Athens Digest 12.06.2018

• Bailout bill debate starts with pledge from Tsakalotos to oppose credit line

• “One way or another” IMF to remain engaged in Greece

• FYROM’s name talks take “decisive step” forward

• Mitsotakis speaks at global Jewish forum in Jerusalem


# MinFin Euclid Tsakalotos has accused political opponents of using an outdated narrative against the government as debate got underway in parliament for the final bailout-era reform bill. The finance minister stressed that Greece would not be seeking a precautionary credit line. He told conservative lawmakers: “You have not been following the developments and you don’t understand what’s happening … You haven’t been following talks on the debt which are constantly improving as you will see (at the Eurogroup meeting) on June 21.” Parliament is to vote on the bill with the prior actions of the last programme review on Thursday.

# “We will certainly remain engaged one way or the other with Greece. That will probably come to a (conclusion) which will be much clearer on June 21 at the Eurogroup meeting,” IMF Managing Director Christine Lagarde told reporters in Berlin, after meeting Chancellor Merkel. Germany is reportedly advocating a debt relief deal that would allow for a 15-year extension on bailout fund loans, as long as Greece leaves its cash buffer untouched. Speaking to a Greek financial news website, European Commission Vice-President Valdis Dombrovskis said all sides involved in the negotiations were pressing for a conclusion on June 21, but that “the date is not carved in stone.” He added: “We must ensure that Greece has significant fiscal reserves and that there are upfront debt relief measures that will limit Greece’s exposure to the markets in the first years after the program. We must ensure a gradual return to the markets”.

# Talks on the “Macedonia-name” issue have taken a “decisive step” forward, according to Foreign Minister Nikos Kotzias, raising hope for a breakthrough. After weeks of hot-then-cold negotiations, the prime ministers of Greece and FYROM Alexis Tsipras and Zoran Zaev spoke on the phone and are to follow up with another call today. Zaev told local news media that the two leaders spoke about reaching a “historic agreement.” In Athens, junior coalition partner Independent Greeks called an unscheduled news conference for this morning concerning only “party matters” as claimed. According to Syriza sources, “no negative surprises” are expected.
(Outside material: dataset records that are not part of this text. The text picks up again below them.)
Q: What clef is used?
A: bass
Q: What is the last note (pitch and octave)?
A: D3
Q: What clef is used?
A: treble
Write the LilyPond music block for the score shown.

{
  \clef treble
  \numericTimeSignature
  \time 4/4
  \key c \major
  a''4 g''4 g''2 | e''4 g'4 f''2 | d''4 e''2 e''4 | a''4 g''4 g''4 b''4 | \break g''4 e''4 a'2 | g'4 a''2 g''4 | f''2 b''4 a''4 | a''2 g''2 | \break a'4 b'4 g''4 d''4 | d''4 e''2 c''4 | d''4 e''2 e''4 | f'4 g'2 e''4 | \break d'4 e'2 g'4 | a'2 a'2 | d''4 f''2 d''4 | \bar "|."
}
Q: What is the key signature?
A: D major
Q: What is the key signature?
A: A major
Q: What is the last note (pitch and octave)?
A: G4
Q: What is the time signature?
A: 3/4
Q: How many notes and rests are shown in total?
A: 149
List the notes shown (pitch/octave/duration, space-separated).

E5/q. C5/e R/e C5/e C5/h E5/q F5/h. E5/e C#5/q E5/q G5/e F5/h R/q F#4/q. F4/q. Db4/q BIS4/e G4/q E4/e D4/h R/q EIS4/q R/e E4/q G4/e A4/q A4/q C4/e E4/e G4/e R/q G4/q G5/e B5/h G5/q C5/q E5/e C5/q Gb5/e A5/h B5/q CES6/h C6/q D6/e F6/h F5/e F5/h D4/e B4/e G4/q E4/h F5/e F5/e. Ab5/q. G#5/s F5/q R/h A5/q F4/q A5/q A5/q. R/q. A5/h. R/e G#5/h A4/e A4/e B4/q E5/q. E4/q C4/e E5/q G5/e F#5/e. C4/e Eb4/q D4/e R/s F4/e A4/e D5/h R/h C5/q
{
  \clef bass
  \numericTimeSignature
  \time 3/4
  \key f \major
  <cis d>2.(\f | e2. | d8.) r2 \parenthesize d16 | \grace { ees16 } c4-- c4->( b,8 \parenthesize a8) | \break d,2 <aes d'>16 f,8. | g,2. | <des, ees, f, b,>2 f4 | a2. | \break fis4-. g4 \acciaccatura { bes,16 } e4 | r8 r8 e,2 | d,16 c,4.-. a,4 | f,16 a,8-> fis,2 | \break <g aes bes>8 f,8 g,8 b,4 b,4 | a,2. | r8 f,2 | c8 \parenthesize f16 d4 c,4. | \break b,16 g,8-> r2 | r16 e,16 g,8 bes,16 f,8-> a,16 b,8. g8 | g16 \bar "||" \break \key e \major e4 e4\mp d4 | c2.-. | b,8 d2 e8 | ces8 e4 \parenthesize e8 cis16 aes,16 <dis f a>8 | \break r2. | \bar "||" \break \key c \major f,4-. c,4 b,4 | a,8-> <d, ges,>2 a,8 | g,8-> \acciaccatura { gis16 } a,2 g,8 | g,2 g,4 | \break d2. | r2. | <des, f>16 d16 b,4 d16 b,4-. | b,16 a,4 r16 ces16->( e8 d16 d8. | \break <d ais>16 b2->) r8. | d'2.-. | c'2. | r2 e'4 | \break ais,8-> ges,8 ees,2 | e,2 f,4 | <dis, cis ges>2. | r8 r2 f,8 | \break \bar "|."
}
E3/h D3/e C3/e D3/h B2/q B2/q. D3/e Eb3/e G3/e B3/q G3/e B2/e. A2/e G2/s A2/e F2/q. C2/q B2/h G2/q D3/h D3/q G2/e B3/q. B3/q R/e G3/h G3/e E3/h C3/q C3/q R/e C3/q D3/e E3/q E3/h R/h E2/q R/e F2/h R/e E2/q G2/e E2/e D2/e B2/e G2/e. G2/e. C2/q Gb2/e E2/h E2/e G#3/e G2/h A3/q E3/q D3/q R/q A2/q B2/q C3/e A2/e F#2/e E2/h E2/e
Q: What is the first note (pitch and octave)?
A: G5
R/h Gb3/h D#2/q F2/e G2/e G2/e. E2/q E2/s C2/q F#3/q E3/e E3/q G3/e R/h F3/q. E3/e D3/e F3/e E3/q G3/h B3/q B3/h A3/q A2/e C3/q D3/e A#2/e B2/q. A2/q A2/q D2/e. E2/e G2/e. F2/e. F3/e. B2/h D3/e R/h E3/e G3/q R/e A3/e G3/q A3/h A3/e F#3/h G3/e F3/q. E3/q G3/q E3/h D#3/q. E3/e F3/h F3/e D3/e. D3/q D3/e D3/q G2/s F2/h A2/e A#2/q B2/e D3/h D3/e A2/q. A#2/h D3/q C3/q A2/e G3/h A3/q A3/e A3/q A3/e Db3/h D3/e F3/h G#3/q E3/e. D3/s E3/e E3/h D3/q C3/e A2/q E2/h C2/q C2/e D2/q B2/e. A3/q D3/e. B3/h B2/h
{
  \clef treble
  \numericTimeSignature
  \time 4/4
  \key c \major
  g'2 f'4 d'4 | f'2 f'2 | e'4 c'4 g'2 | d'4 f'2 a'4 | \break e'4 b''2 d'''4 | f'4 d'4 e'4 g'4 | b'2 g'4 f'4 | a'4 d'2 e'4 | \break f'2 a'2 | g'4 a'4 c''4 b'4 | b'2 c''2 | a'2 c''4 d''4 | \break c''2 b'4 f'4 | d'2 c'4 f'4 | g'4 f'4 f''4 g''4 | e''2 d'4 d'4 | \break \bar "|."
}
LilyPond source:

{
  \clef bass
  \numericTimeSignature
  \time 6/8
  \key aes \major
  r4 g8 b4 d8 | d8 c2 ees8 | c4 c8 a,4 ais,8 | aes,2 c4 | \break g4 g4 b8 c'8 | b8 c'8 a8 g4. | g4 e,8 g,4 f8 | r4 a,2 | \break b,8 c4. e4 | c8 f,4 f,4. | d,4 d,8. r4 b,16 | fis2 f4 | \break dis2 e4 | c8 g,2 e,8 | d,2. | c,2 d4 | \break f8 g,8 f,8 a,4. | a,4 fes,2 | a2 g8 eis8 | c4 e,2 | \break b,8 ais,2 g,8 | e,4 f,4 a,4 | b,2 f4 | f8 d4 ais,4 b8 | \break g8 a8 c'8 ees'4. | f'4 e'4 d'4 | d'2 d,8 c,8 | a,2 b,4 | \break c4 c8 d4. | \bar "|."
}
# Greek opposition leader Kyriakos Mitsotakis held hour-long talks with Israeli Prime Minister Benjamin Netanyahu and pledged to further strengthen ties between the two countries in the future. “It is my personal commitment to further strengthen this relationship,” MItsotakis said. He traveled to Jerusalem to speak at the American Jewish Committee’s annual global forum. The AJC honoured Mitsotakis’ father, Constantine Mitsotakis, who as prime minister recognised Israel in 1990 on behalf of the Greek government in his first act of foreign policy.

On our Radar: Anarchists tried to storm into the Public Order Ministry
Protests against police have intensified as a jailed terrorist gunman completes two weeks on hunger strike. Dimitris Koufodinas, the lead assassin of the far-left group November 17, began the protest after being denied his third prison leave, following a challenge by a public prosecutor. Members of the anarchist group Rubicon tried to storm into the Public Order Ministry building in northern Athens, scattering leaflets near the entrance. They were all detained for questioning. Koufodinas remains under guard at a state hospital.